Sitriuc is a prominent antagonist in the pseudo-historical War of the Irish against the Foreigners, in which he is positioned as Brian Boru’s bane, a whelp who keeps getting back up after being put down. After conquering Dublin sometime in the 980s, Sitriuc frequently fought against or worked with competitors of both Scandinavian and Irish stock, allegedly including the famous Norwegian king Olaf Tryggvasson. If you were to time-travel back to tenth-century Dublin and fast-forward through a couple of decades, you might see a different ruler in the city each year; such was the fractious nature of the place. Nevertheless, Sitriuc is immortalized in various apocryphal foundational tales as a major player, but he is remembered for reasons perhaps antithetical to his actual presence. Hundreds of coins minted during and after his reign, and the general persistent status of Dublin as a wealthy town point to his effective rulership, and despite being put under the boot of various other over-kings (like Brian Boru, who conquered Dublin in 1000), Sitriuc remained ever-present. No doubt he was disliked as much as he was needed. Sources depict him on various occasions being expelled from the city, then returning to apologize and prostrate himself in servitude; this was a canny, if perhaps shameless politician working his hardest to keep a white-knuckle grip on power and wealth. A fragmentary thirteenth-century poem in praise of Sitriuc remarks how bustling and thriving Dublin became under his watchful eye, and this urban activity is not merely limited to the page: excavations across the city have more than demonstrated the city’s wealth and long-distance links.

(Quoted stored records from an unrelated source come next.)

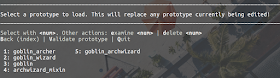 Select a prototype to load. This will replace any prototype currently being edited! ___________________________________________________________________________________________________  Select with <num>. Other actions: examine <num> | delete <num> Back (index) | Validate prototype | Quit   1: goblin_archer      5: goblin_archwizard                2: goblin_wizard                                          3: goblin                                                 4: archwizard_mixin            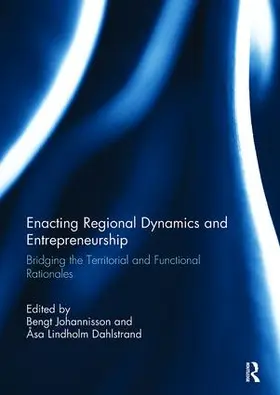 Johannisson / Lindholm Dahlstrand |  Enacting Regional Dynamics and Entrepreneurship | Buch |  Sack Fachmedien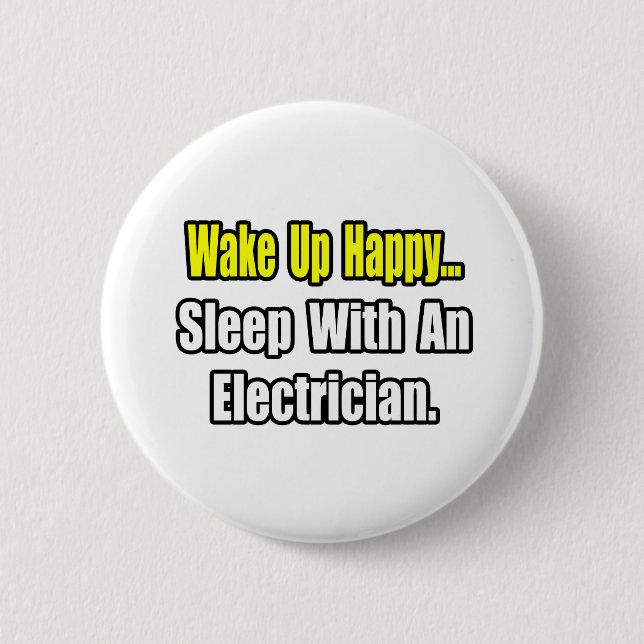 Sleep With an Electrician Button (Front)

Whether he was a foe or friend to Dublin and Ireland, Sitriuc often ended up playing both sides so that he always came out on top; when Brian was alive, he was his dutiful servant, and technically also a son-in-law; then Sitriuc betrayed him in favor of Mael Sechnaill; when he died, Sitriuc knew he could find an ally in Cnut the Great, and so and so on this process continued until he abdicated the throne of Dublin and went to die as a monk.
A reconstruction of Viking Age Dublin in the year 1000, when Sitriuc Silkbeard sat somewhere between independent and underling of Brian Boru, his nominal overlord. Image courtesy of © The National Museum of Ireland.